Этим акцентом на феминистском сообществе я и хотела бы закончить. Оба эссе Нохлин, воспроизведенные в этой книге, настаивают на важности сообществ, внутри которых зародилась ее критика. Кроме того, в Воспоминаниях ad-hoc-искусствоведа она в подробностях вспоминает первый семинар о женщинах и искусстве, который она проводила в Вассар-колледже в 1969 году, во многом послуживший основой для ее эссе 1971 года. Описывая магистрантов как «увлеченную группу протофеминистских исследователей», члены которой были «одновременно изобретателями и исследователями: изобретателями гипотез и концепций, прокладывающих путь в безбрежном море неоткрытых библиографических материалов, в подземных реках и потоках женского искусства и женских образов» [16], она включает в эту группу и себя. В своем эссе 2001 года она снова отдает дань уважения сообществу ученых – создателей феминистской истории искусства, отказываясь от статуса номинального лидера и вместо этого заявляя, что «мы – как сообщество, работая в сотрудничестве – изменили дискурс и производство в своей сфере». Она также предостерегает против мужской героики, которая, по ее наблюдению, возвращается в искусство, политику и культуру; это возвращение происходит и в настоящее время [17]. В таких условиях для тех, кто читает Нохлин по прошествии пятидесяти лет, ее описание группы протофеминистских исследователей всё еще сохраняет свою важность.

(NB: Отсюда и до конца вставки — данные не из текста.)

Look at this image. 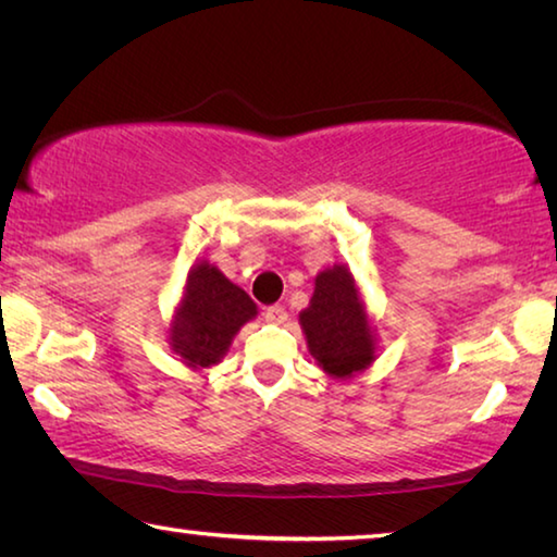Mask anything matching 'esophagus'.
Listing matches in <instances>:
<instances>
[{"label": "esophagus", "mask_w": 557, "mask_h": 557, "mask_svg": "<svg viewBox=\"0 0 557 557\" xmlns=\"http://www.w3.org/2000/svg\"><path fill=\"white\" fill-rule=\"evenodd\" d=\"M262 317H265V322H270V324H285L287 322V309L282 305H270L265 312H262Z\"/></svg>", "instance_id": "obj_1"}]
</instances>
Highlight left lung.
<instances>
[{
	"label": "left lung",
	"mask_w": 557,
	"mask_h": 557,
	"mask_svg": "<svg viewBox=\"0 0 557 557\" xmlns=\"http://www.w3.org/2000/svg\"><path fill=\"white\" fill-rule=\"evenodd\" d=\"M309 351L326 373L348 379L373 361V336L351 272L342 265L317 277L314 297L299 314Z\"/></svg>",
	"instance_id": "8db88e82"
}]
</instances>
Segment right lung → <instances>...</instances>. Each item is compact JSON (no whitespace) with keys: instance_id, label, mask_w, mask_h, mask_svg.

Всем нам – тем, кто привержен непрерывному, разнообразному, междисциплинарному и развивающемуся проекту написания феминистской истории искусства, нужно продолжать видеть себя «изобретателями и исследователями», продолжать задавать вопросы и нарушать спокойствие.
Благодарности
Спасибо Сэму Бибби, Алсии Гринен, Хилари Робинсон и Линоре Уильямс (директору библиотеки Бетти Бойд Деттре и исследовательского центра при Национальном музее женского искусства, Вашингтон, округ Колумбия) за помощь в поиске важнейших материалов и за то, что говорили со мной об огромном феминистском вкладе Линды Нохлин в историю искусства.